Boom Supersonic strengthens partnership with Rescale

Denver-based Boom Supersonic is strengthening its strategic partnership with Rescale to leverage the power of cloud high-performance computing (HPC) for design and optimization of its new supersonic passenger jet, the company said.

The commercial supersonic aircraft, Concorde, was envisioned in the 1960s for next-generation, high-speed intercontinental travel, but was retired due to high operating costs in 2003 after Airbus could no longer source parts, a rare backwards step in technology progress.

After fourteen years, Boom is reigniting the dream of supersonic travel with its updated XB-1 supersonic demonstrator.

The design phase leverages Rescale´s turnkey cloud HPC platform.

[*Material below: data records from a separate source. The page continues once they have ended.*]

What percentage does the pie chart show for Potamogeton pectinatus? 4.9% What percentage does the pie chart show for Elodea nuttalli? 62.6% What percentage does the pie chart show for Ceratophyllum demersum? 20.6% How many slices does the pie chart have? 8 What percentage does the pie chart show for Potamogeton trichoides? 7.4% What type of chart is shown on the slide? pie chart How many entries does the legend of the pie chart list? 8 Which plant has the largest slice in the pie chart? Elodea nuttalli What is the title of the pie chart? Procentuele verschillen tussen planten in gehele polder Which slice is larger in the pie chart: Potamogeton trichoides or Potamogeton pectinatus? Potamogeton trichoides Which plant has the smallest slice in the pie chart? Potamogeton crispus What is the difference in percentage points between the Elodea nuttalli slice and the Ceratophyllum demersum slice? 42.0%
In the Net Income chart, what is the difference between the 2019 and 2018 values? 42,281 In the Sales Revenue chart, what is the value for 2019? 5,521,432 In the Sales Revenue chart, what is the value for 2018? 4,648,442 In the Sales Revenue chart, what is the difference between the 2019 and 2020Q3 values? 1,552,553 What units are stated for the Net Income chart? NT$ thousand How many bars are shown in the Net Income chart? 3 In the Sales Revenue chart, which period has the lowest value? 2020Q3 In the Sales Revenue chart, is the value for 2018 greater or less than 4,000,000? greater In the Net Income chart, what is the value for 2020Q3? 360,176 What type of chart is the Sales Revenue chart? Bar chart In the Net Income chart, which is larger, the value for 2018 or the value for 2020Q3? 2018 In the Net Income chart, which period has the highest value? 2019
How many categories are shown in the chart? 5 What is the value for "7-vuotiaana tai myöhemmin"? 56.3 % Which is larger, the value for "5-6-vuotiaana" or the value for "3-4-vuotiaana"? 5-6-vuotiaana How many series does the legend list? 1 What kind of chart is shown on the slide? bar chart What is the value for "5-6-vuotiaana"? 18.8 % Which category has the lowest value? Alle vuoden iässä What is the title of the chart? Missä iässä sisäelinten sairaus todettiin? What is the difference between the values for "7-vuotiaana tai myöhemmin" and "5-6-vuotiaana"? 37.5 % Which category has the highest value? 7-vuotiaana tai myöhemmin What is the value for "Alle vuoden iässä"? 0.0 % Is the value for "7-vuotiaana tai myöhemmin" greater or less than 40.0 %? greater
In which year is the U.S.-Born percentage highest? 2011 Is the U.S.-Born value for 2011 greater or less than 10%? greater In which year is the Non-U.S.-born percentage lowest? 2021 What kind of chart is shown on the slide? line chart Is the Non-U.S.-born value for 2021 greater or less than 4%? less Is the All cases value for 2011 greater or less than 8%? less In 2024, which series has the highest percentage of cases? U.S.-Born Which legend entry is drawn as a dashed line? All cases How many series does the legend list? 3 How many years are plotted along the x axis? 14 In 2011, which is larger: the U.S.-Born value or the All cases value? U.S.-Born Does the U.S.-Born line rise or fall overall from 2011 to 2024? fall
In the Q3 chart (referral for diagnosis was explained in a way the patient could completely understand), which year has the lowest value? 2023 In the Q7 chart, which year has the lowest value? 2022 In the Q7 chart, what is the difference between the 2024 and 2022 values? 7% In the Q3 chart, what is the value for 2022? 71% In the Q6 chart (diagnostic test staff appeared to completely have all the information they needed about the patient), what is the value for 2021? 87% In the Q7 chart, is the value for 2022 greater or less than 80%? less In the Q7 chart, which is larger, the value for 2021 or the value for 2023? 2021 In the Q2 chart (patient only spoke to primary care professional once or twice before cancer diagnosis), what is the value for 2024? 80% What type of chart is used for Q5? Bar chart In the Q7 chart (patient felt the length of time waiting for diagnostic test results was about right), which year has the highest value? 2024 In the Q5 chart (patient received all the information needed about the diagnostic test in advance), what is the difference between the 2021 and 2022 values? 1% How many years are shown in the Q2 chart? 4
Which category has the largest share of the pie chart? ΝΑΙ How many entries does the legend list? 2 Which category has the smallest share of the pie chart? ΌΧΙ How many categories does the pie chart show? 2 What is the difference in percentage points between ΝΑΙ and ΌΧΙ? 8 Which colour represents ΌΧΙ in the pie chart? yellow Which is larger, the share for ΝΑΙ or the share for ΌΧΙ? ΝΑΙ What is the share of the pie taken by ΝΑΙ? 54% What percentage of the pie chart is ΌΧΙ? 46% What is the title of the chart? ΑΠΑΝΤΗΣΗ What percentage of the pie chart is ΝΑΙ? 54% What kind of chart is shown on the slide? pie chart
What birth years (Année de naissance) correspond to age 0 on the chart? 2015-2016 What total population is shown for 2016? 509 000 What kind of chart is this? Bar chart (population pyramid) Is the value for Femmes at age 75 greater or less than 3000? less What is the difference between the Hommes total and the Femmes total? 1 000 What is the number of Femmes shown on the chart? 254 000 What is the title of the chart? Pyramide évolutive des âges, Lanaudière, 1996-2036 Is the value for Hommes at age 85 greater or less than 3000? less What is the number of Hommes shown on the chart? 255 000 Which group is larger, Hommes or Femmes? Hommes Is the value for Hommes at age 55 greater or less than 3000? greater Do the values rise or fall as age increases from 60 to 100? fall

Boom uses computational fluid dynamics (CFD) and finite element analysis running on a powerful computer infrastructure to run thousands of simulations at each stage of the design.

Boom´s product development cycle is almost entirely simulation-driven, employing the Rescale platform from initial high-level concept down to the detailed design of items such as the variable geometry engine intakes.

Using flight simulators, pilots are testing various flight conditions and helping to refine requirements in a continuous loop with simulation. The approach is leading to a huge amount of data being generated across several complex simulation tools, but by working with the Rescale development team Boom is helping Rescale develop efficient data management workflows.

With a recent USD 33M Series A round of funding, Boom is building its XB-1 demonstrator aircraft now.

Boom Supersonic is a Denver-based startup dedicated to removing the barriers to experiencing the planet, starting by building a Mach 2.2 airliner economical enough to operate with business-class fares.

Boom is backed by venture capital firms such as 8VC, RRE, Lightbank, Y Combinator, and Caffeinated Capital, as well as angel investors including Sam Altman, Paul Graham, and Greg McAdoo.

Rescale provides enterprise big computing power on the multi-cloud.